Too much clicking for my taste.

Could someone try to distill out some sort of concrete proposal from this? I had trouble understanding what he was implying.

Kind of off topic, but this article just reminded me, I was thinking how nice it would be for a linux distro to be made for programmers. Bundled with every bit of programming language (from c to hakell and back), the standard editors with their syntax highlighting (the .vimrc already set up a little), cool special tools that maybe only serve a special purpose (stuff like gnu radio..) I was just thinking it'd be nice to have one big package, a here ya go, have at it, kinda linux. Maybe even with some alternative (but vetted) how-to documentation. For some reason I just can't get used to the flow and syntax of Man pages... And it can leave out lots of the fancy gui sidebars and stuff (not sayin get rid of the gui, just dumb it down, I'm here for the terminal, and maybe some IDEs.. maybe).

Read the koan in the above comment again. Your vision of a Linux distribution "for programmers" is very likely different from my vision, let alone that of Dennis Ritchie or Linus Torvalds. This approach is the fundamental mistake made by other operating systems: to assume you know what the user wants/needs, and give it to them in one nice shiny box with a bow on it. It would be so convenient... right?

The core philosophy of Unix is to build tools that do one job well. By combining those tools, it is then possible to build great things. Do not assume that means you can hide the tools away and just give people the great thing, and realize it is naive to believe that you can solve everyone's problem by creating the one true master editor/program/os that combines all the great things from previous attempts, but this time "gets it right".

This is one of the rare delightful articles.

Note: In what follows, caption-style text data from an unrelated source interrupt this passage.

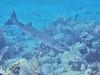 Great Barracuda (Jwaan) Tags: mermaidtail barracuda great fish underwater bvi britishvirginislands westindies caribbean ocean teeth long grey gray
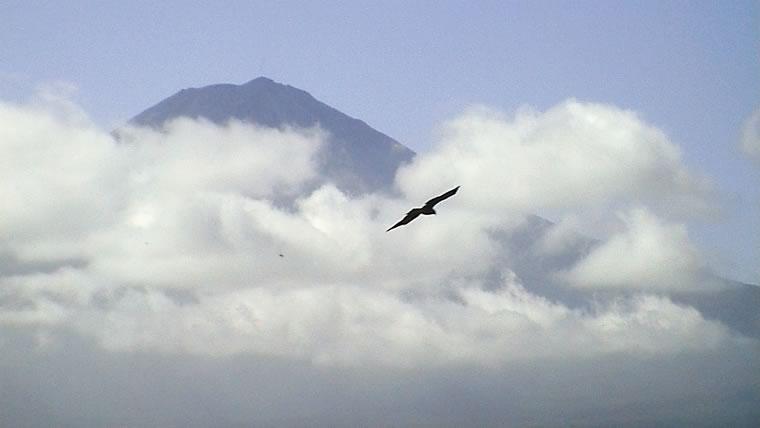 富士に向かう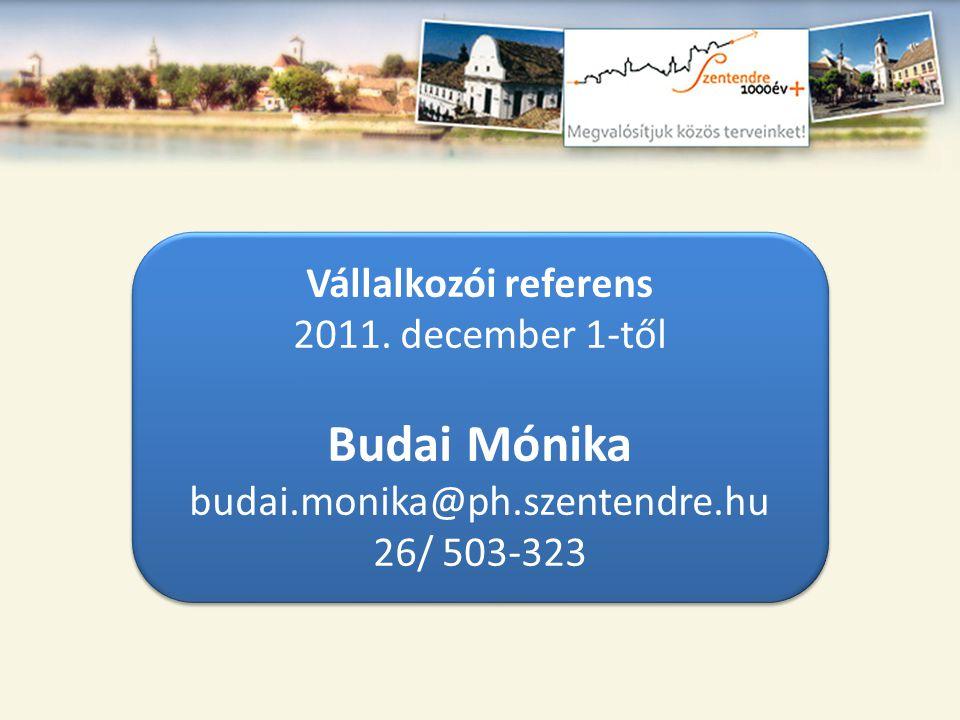 Budai Mónika Vállalkozói referens 2011. december 1-től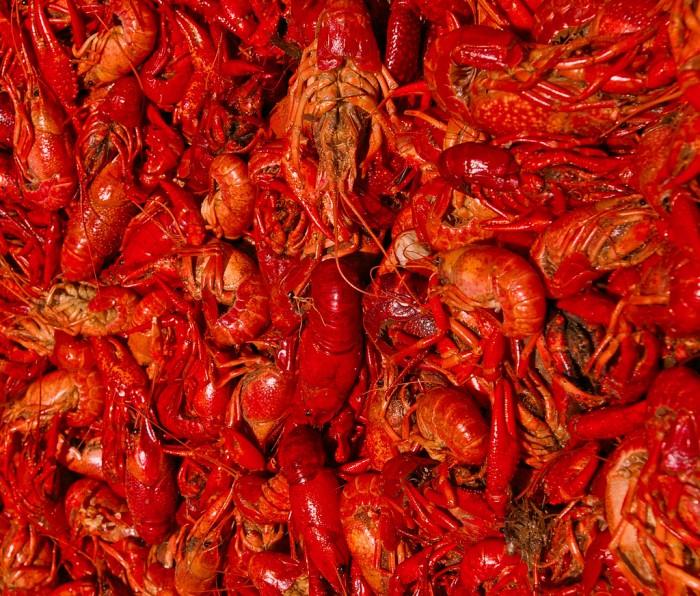 craw 700x596 Crawfish Wallpaper Food
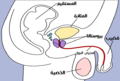Male-reproductive-system-جهاز-تناسلي-ذكري.png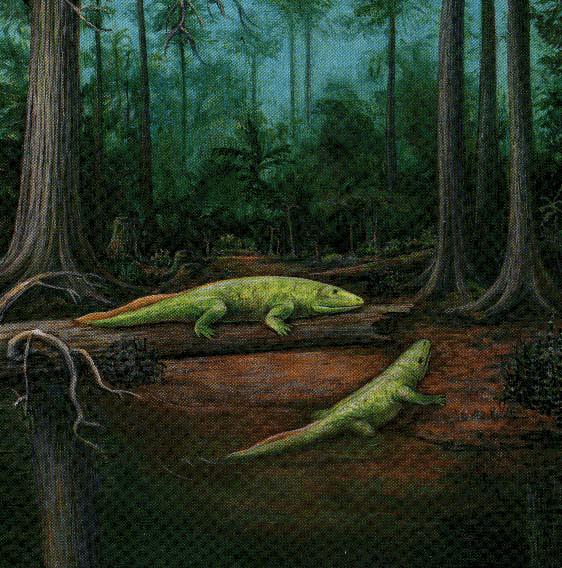 Devonian Amphibians Life in the devonian  r Devonian Amphibians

I came to understand, after 6 years of non-programming work, and now back in front of the console, that what I like the most is the freedom that the shell provides and the room for creativity when accomplishing a task in a readable composition of tools in one line.

Certainly the provided successors of the Bourne shell might be more elegant. Certainly when piping data through several tools needs often transformation of the data representation to match the required input format. Sometimes the transformation uses different principles (regular expressions, shell wildcards, awk, sed, ..) which pollutes the logical flow of problem resolution. But I came to the conclusion that despite not being optimal, this data transformation noise holds information that, when reading or when needing to explain to others, helps to understand, or maybe remember the data model from the source to the sinks. However I believe, more uniform but more universal data transformation techniques would be a progress.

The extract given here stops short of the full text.